Mr. Jennings is careful to defend the distinction between sensitivity and sentimentality. “I think we need to nourish and cherish these tender spots,” he said. “Humanity needs a safe place where it can expose itself. Choral music is a great place to do that without it being exploited.”

According to recent studies by the National Endowment for the Arts and Chorus America, choral singing is the most popular creative art form in the country. More than 23 million adults perform regularly in a choir or chorus. Mr. Jennings said he believes that choral appreciation is on the rise. “If we had a day where everybody who sang in a choir showed up at a specific place and did a certain thing,” he said, “people would be very surprised to see how many people are involved in singing at some point in their lives.”
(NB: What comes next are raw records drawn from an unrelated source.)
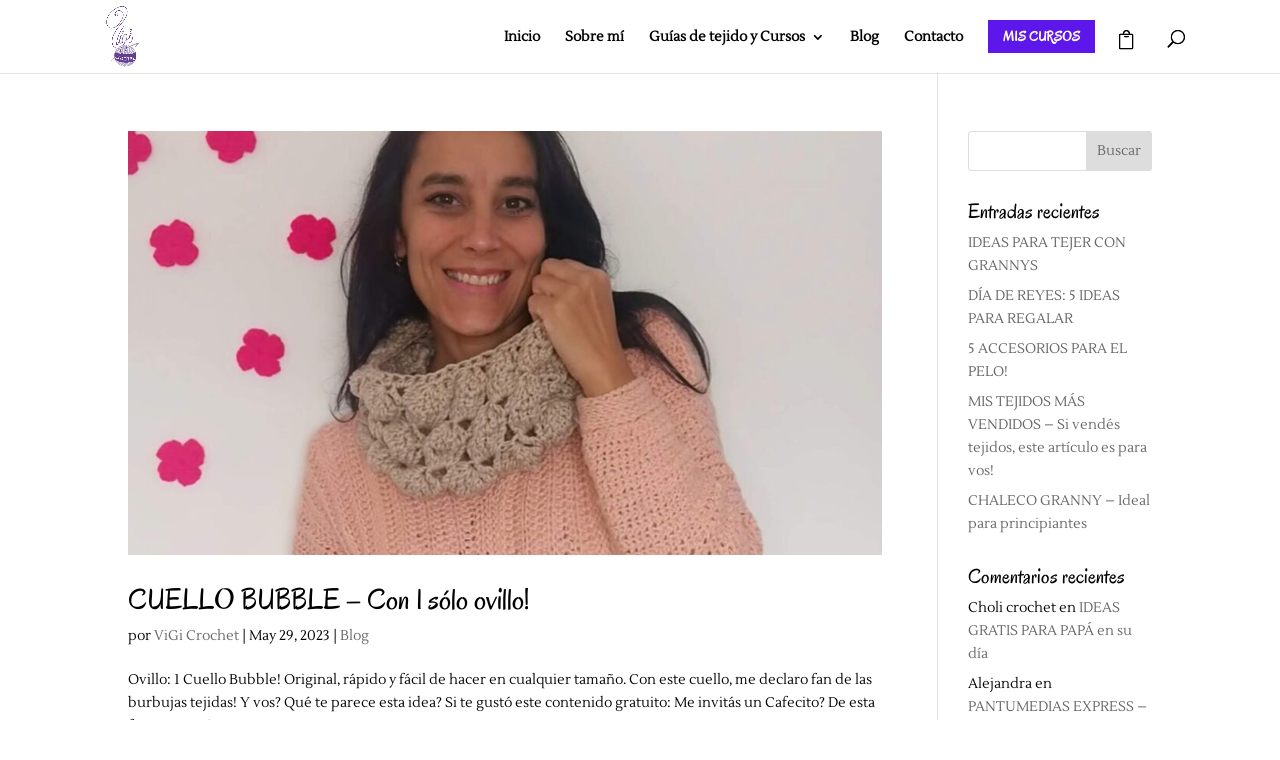

--- FILE ---
content_type: text/css
request_url: https://vigicrochet.com/wp-content/themes/Divi_child/style.css?ver=4.27.4
body_size: -366
content:
/* ETIQUETAS CSS QUE INDICAN A WORDPRESS QUE ESTE ES EL TEMA HIJO */
 
/*
Theme Name: Divi_child
Template: Divi
*/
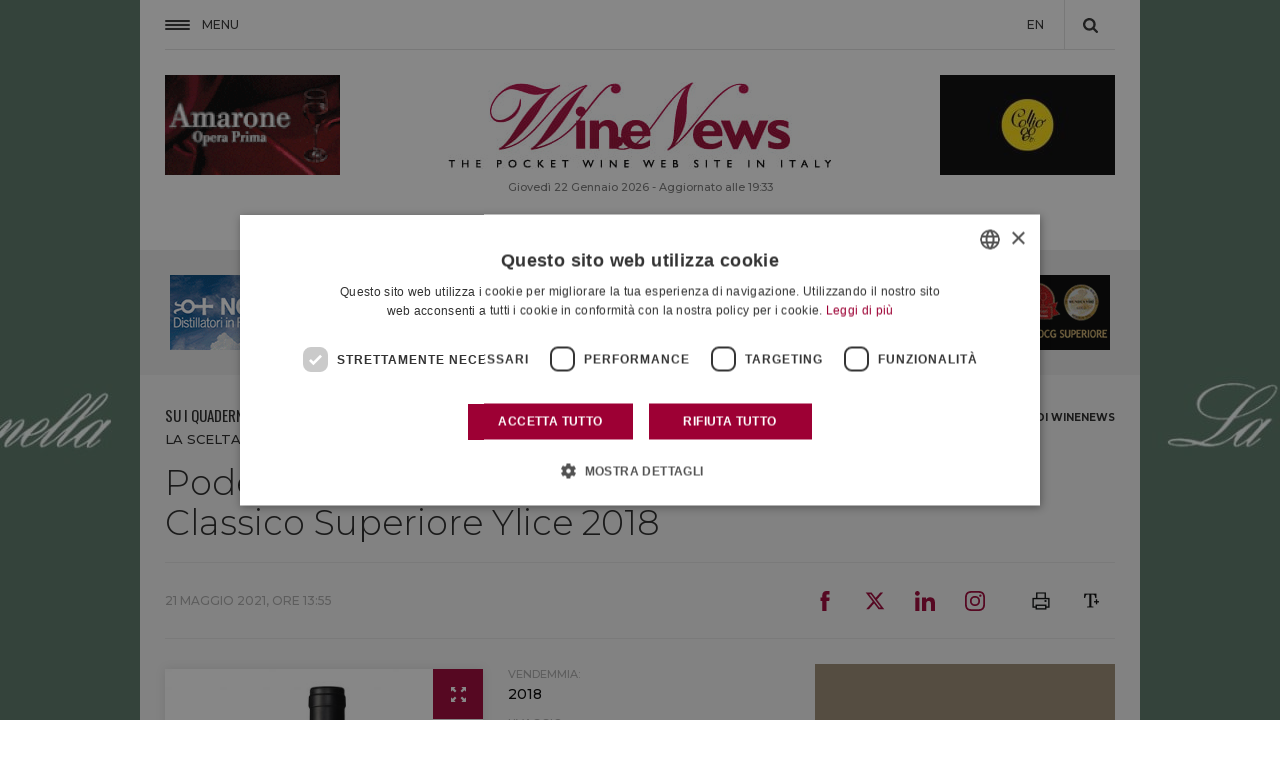

--- FILE ---
content_type: text/css
request_url: https://fwn.cdn-immedia.net/upload/assets/files/color.css?k=69d4fe3ddf
body_size: -64
content:

<style>.non-solo-vino_txt,.i-capolavori-dell-agroalimentare_txt,.frantoi_txt,.extravergine-dop-umbria_txt,.extravergine-italia_txt,.miele_txt{	color:#b1c18e!important;}.senza-categoria_txt,.video_txt,.audio_txt,.l-intervista_txt,.l-approfondimento_txt,.il-commento_txt,.onwine_txt,.faq_txt,.dicono-di-noi_txt,.letichetta_txt,.radio_txt{	color:#8e0634!important;}.italia_txt,.aziende_txt,.castello-banfi_txt,.biondi-santi_txt,.arnaldo-caprai_txt,.gianni-zonin-vineyards_txt,.consorsio-del-brunello_txt,.cantina-la-vis_txt,.umani-ronchi_txt,.bisol_txt,.coop-italia_txt,.marchesi-mazzei_txt,.tenuta-sette-ponti_txt,.rocca-delle-macie_txt,.castello-del-terriccio_txt,.opinioni_txt,.sondaggi-tendenze_txt,.on-the-road_txt,.winemakers_txt,.news_txt{	color:#9b0636!important;}.mondo_txt{	color:#005289!important;}.non-solo-vino_back,.i-capolavori-dell-agroalimentare_back,.frantoi_back,.extravergine-dop-umbria_back,.extravergine-italia_back,.miele_back{	background-color:#b1c18e!important;}.senza-categoria_back,.video_back,.audio_back,.l-intervista_back,.l-approfondimento_back,.il-commento_back,.onwine_back,.faq_back,.dicono-di-noi_back,.letichetta_back,.radio_back{	background-color:#8e0634!important;}.italia_back,.aziende_back,.castello-banfi_back,.biondi-santi_back,.arnaldo-caprai_back,.gianni-zonin-vineyards_back,.consorsio-del-brunello_back,.cantina-la-vis_back,.umani-ronchi_back,.bisol_back,.coop-italia_back,.marchesi-mazzei_back,.tenuta-sette-ponti_back,.rocca-delle-macie_back,.castello-del-terriccio_back,.opinioni_back,.sondaggi-tendenze_back,.on-the-road_back,.winemakers_back,.news_back{	background-color:#9b0636!important;}.mondo_back{	background-color:#005289!important;}.non-solo-vino_border,.i-capolavori-dell-agroalimentare_border,.frantoi_border,.extravergine-dop-umbria_border,.extravergine-italia_border,.miele_border{	border-color:#b1c18e!important;}.senza-categoria_border,.video_border,.audio_border,.l-intervista_border,.l-approfondimento_border,.il-commento_border,.onwine_border,.faq_border,.dicono-di-noi_border,.letichetta_border,.radio_border{	border-color:#8e0634!important;}.italia_border,.aziende_border,.castello-banfi_border,.biondi-santi_border,.arnaldo-caprai_border,.gianni-zonin-vineyards_border,.consorsio-del-brunello_border,.cantina-la-vis_border,.umani-ronchi_border,.bisol_border,.coop-italia_border,.marchesi-mazzei_border,.tenuta-sette-ponti_border,.rocca-delle-macie_border,.castello-del-terriccio_border,.opinioni_border,.sondaggi-tendenze_border,.on-the-road_border,.winemakers_border,.news_border{	border-color:#9b0636!important;}.mondo_border{	border-color:#005289!important;}


--- FILE ---
content_type: image/svg+xml
request_url: https://fwn.cdn-immedia.net/img/share/cerca.svg
body_size: 149
content:
<svg xmlns="http://www.w3.org/2000/svg" xmlns:xlink="http://www.w3.org/1999/xlink" preserveAspectRatio="xMidYMid" width="13" height="13" viewBox="0 0 13 13">
  <defs>
    <style>
      .cls-1 {
        fill: #303030;
        fill-rule: evenodd;
      }
    </style>
  </defs>
  <path d="M12.993,11.998 C12.993,12.269 12.894,12.504 12.697,12.702 C12.499,12.899 12.264,12.998 11.994,12.998 C11.712,12.998 11.478,12.899 11.291,12.702 L8.611,10.030 C7.680,10.676 6.641,10.999 5.495,10.999 C4.751,10.999 4.038,10.854 3.359,10.565 C2.680,10.276 2.094,9.886 1.601,9.394 C1.110,8.902 0.719,8.316 0.431,7.636 C0.141,6.956 -0.003,6.244 -0.003,5.500 C-0.003,4.755 0.141,4.043 0.431,3.364 C0.719,2.685 1.110,2.099 1.601,1.606 C2.094,1.114 2.680,0.724 3.359,0.436 C4.038,0.145 4.751,0.002 5.495,0.002 C6.240,0.002 6.952,0.145 7.631,0.436 C8.311,0.724 8.897,1.114 9.389,1.606 C9.881,2.099 10.271,2.685 10.560,3.364 C10.849,4.043 10.994,4.755 10.994,5.500 C10.994,6.645 10.671,7.685 10.025,8.616 L12.705,11.295 C12.897,11.488 12.993,11.722 12.993,11.998 ZM8.994,5.500 C8.994,4.537 8.652,3.713 7.967,3.028 C7.283,2.343 6.458,2.001 5.495,2.001 C4.532,2.001 3.708,2.343 3.023,3.028 C2.339,3.713 1.996,4.537 1.996,5.500 C1.996,6.463 2.339,7.288 3.023,7.972 C3.708,8.657 4.532,8.999 5.495,8.999 C6.458,8.999 7.283,8.657 7.967,7.972 C8.652,7.288 8.994,6.463 8.994,5.500 Z" class="cls-1"/>
</svg>
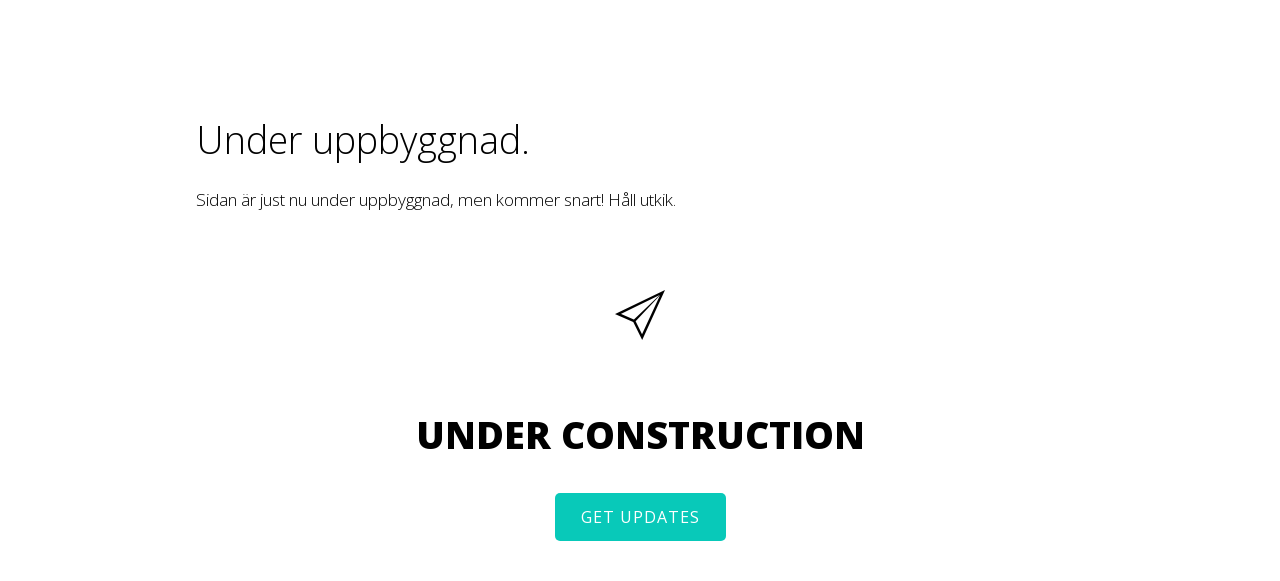

--- FILE ---
content_type: text/html; charset=utf-8
request_url: https://happyfeel.se/egenskaper/healing
body_size: 1428
content:
<!DOCTYPE html>
<html lang="sv">
<head>
<meta http-equiv="Content-Type" content="text/html; charset=UTF-8">

<title>Private - Kristaller på nätet. Köp Kristaller med snabb frakt. | Happyfeel.se</title>

<meta name="author" content="Happyfeel" />
<meta name="description" content="Private - Kristaller på nätet. Köp Kristaller med snabb frakt. | Happyfeel.se" />

<meta property="og:description" content="Private - Kristaller på nätet. Köp Kristaller med snabb frakt. | Happyfeel.se" />
<meta property="og:title" content="Private - Kristaller på nätet. Köp Kristaller med snabb frakt. | Happyfeel.se" />
<meta property="og:url" content="https://happyfeel.se/egenskaper/healing" />
<meta property="og:site_name" content="Happyfeel" />
<meta property="og:type" content="website" />

<meta property="twitter:card" content="summary" />
<meta property="twitter:title" content="Happyfeel" />
<meta property="twitter:description" content="Private - Kristaller på nätet. Köp Kristaller med snabb frakt. | Happyfeel.se" />

<meta name="viewport" content="width=device-width, initial-scale=1, maximum-scale=1">

<link rel="canonical" href="https://happyfeel.se/egenskaper/healing">

<link href="https://storage.quickbutik.com/templates/qbuilder_wrapper/assets/box/box.css?80800" rel="stylesheet" type="text/css" />
<link href="https://storage.quickbutik.com/templates/qbuilder_wrapper/assets/minimalist-basic/content.css?80800" rel="stylesheet" type="text/css" />

<link rel="sitemap" type="application/xml" title="Sitemap" href="https://happyfeel.se/sitemap.xml">
</head>
<body>
<div class="qb-custom-wrapper"><div class="is-section is-section-100 is-box is-bg-light is-bg-grey">
<div class="is-boxes">
<div class="is-box-centered">
<div class="is-container is-builder container" id="contentareaLPaJnrK"><div class="row clearfix">
<div class="column full">
<h1>Under uppbyggnad.</h1>
<p>Sidan är just nu under uppbyggnad, men kommer snart! Håll utkik.</p>
<p></p>
</div>
</div>
<div class="row clearfix">
<div class="column full center">
<i class="icon ion-ios-paperplane-outline size-80"></i>
<h1 class="size-80" style="font-weight:800">UNDER CONSTRUCTION</h1>
</div>
</div>
<div class="row clearfix">
<div class="column full center">
<div style="margin:1em 0 2.5em;">
<a href="#" class="btn btn-primary edit">GET UPDATES</a>
</div>
</div>
</div></div>
</div>
</div>
</div>

</div><script src="https://storage.quickbutik.com/templates/qbuilder_wrapper/assets/jquery.min.js?80800" type="text/javascript"></script>  
<script src="https://storage.quickbutik.com/templates/qbuilder_wrapper/assets/jquery-ui.min.js?80800" type="text/javascript"></script>
<script src="https://storage.quickbutik.com/templates/qbuilder_wrapper/assets/scripts/simplelightbox/simple-lightbox.min.js?80800" type="text/javascript"></script>
<script src="https://storage.quickbutik.com/templates/qbuilder_wrapper/assets/box/box.js?80800" type="text/javascript"></script>


<script type="text/javascript">var qs_store_url = "https://happyfeel.se";</script>
<script>if (typeof qs_options !== "undefined") { qs_store_apps_data.variants = JSON.stringify(Array.isArray(qs_options) ? qs_options : []); }</script>
<script type="text/javascript">$.ajax({type:"POST",url:"https://happyfeel.se/apps/fetch",async:!1,data:qs_store_apps_data, success:function(s){qs_store_apps=s}});</script>
<script>
    function fbConversion() {
        if (typeof qb_cookieconsent == 'undefined' || qb_cookieconsent.allowedCategory('marketing')) {
            fetch("https://happyfeel.se/apps/fbpixel",{method:"POST",headers:{"Content-Type":"application/json"},body:JSON.stringify({...qs_store_apps_data,event_id:fbPixelEventId})}).catch(e=>{console.error("Error:",e)});
        }
    }

    document.addEventListener('QB_CookieConsentAccepted', function(e) {
        fbConversion();
    });

    fbConversion();
</script>
<script type="text/javascript" src="/assets/qb_essentials.babel.js?v=20251006"></script>

<script defer src="https://static.cloudflareinsights.com/beacon.min.js/vcd15cbe7772f49c399c6a5babf22c1241717689176015" integrity="sha512-ZpsOmlRQV6y907TI0dKBHq9Md29nnaEIPlkf84rnaERnq6zvWvPUqr2ft8M1aS28oN72PdrCzSjY4U6VaAw1EQ==" data-cf-beacon='{"rayId":"9bf4dfeaa969a594","version":"2025.9.1","serverTiming":{"name":{"cfExtPri":true,"cfEdge":true,"cfOrigin":true,"cfL4":true,"cfSpeedBrain":true,"cfCacheStatus":true}},"token":"7a304e0c4e854d16bca3b20c50bbf8db","b":1}' crossorigin="anonymous"></script>
</body>
</html>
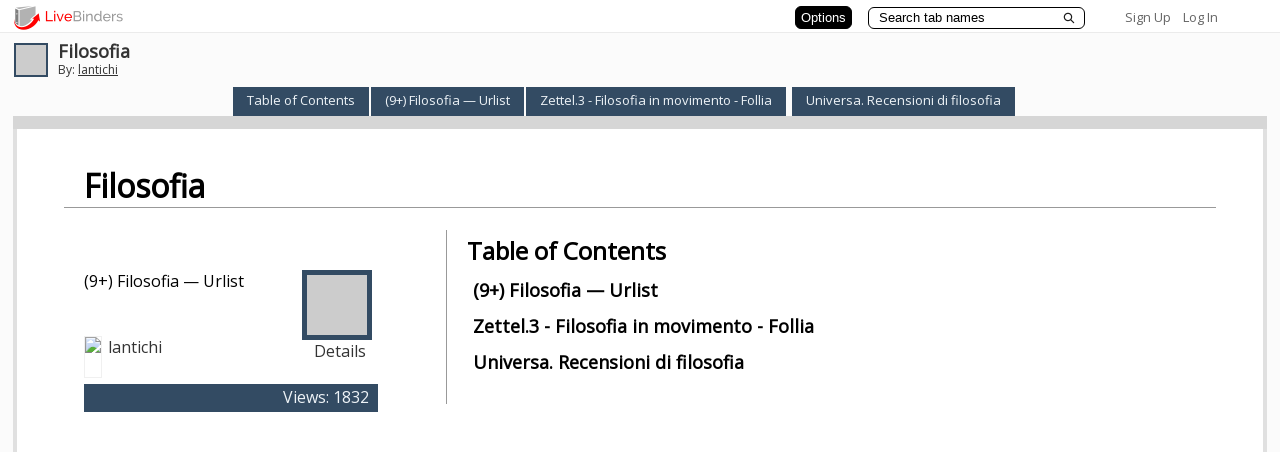

--- FILE ---
content_type: text/plain; charset=utf-8
request_url: https://www.livebinders.com/services/jsonrpc
body_size: 853
content:
{ "result" : "{\"tabs\":[{\"template\":{\"media\":[{\"added\":true,\"originating_url\":\"http://urli.st/agc-Filosofia\",\"thumbnail_url\":\"/images/blank_binder.gif\",\"id\":6466486,\"content_type\":\"jmi/webpage\",\"properties\":0,\"url\":\"http://urli.st/agc-Filosofia\",\"idx\":0}],\"framesHTML\":[],\"dimensions\":[],\"type\":8},\"id\":\"990a3a40-932b-49d0-a7d3-d0549d3625d9\",\"selectedSubtab\":-1,\"name\":\"(9+) Filosofia — Urlist\"},{\"template\":{\"media\":[{\"originating_url\":\"http://www.raiscuola.rai.it/articoli/zettel-3-filosofia-in-movimento-follia/23096/default.aspx\",\"thumbnail_url\":\"/images/blank_binder.gif\",\"id\":6605992,\"content_type\":\"jmi/webpage\",\"properties\":0,\"url\":\"http://www.raiscuola.rai.it/articoli/zettel-3-filosofia-in-movimento-follia/23096/default.aspx\",\"idx\":0}],\"framesHTML\":[\"Erasmo da Rotterdam\"],\"dimensions\":[],\"type\":7},\"id\":\"1e73412b-3302-4e26-bb71-b96343aba4e3\",\"name\":\"Zettel.3 - Filosofia in movimento - Follia\",\"addToTab\":-1},{\"template\":{\"media\":[{\"originating_url\":\"http://universa.filosofia.unipd.it/\",\"id\":8942869,\"thumbnail_url\":\"/images/blank_binder.gif\",\"content_type\":\"jmi/webpage\",\"properties\":0,\"url\":\"http://universa.filosofia.unipd.it/\",\"idx\":0}],\"framesHTML\":[],\"dimensions\":[],\"type\":8},\"id\":\"38fee3cb-3687-4d24-87bf-1942f6b92f8a\",\"name\":\"Universa. Recensioni di filosofia\",\"addToTab\":-1}],\"thumbnail_url\":0,\"id\":\"1120700\",\"tabLayout\":\"top\",\"selectedTab\":0,\"version\":3,\"defaultTabColor\":\"#334B63\"}", "error":"", "id": 1, "jsonrpc": "2.0" }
But for the composers of “And on Earth, Peace,” writing for Chanticleer was different from writing for an imaginary ensemble. “Chanticleer doesn’t sound like any other choir,” Mr. Moody said. “They’re absolutely unique, with an ethereal sound that is just amazing.”

The timbre of Chanticleer’s voices, he added, sounds to him, an Englishman, distinctly American. Mr. Jennings agrees. “In America we don’t have a school of choral singing the way the British do,” he said, “with men’s and boys’ choirs based in the cathedral, traditions passed down for generations. We take stuff from different countries, and our singers are from different backgrounds.”

For Ms. Ran, Chanticleer’s distinctive blend served as an assurance that the five-composer Mass would have a unity regardless of the structure or style of each composition. As of this writing, the composers had not heard their own work alongside the other sections. “But I have faith,” Ms. Ran said, “that if we all imagined writing for the same 12 magnificent voices and are thinking about the same issues of belief, and writing honestly, it will come together.”

That prediction is not far off. Mr. Moody’s Sanctus and the Agnus Dei set by Irish composer Michael McGlynn are redolent with echoes of centuries-old sacred idioms, while Mr. Ince’s and Ms. Ran’s sections, and the Kyrie by the American composer Douglas J. Cuomo (who also wrote the theme song for HBO’s “Sex and the City”) sound distinctly of this century. But a reverent spirit infuses the whole.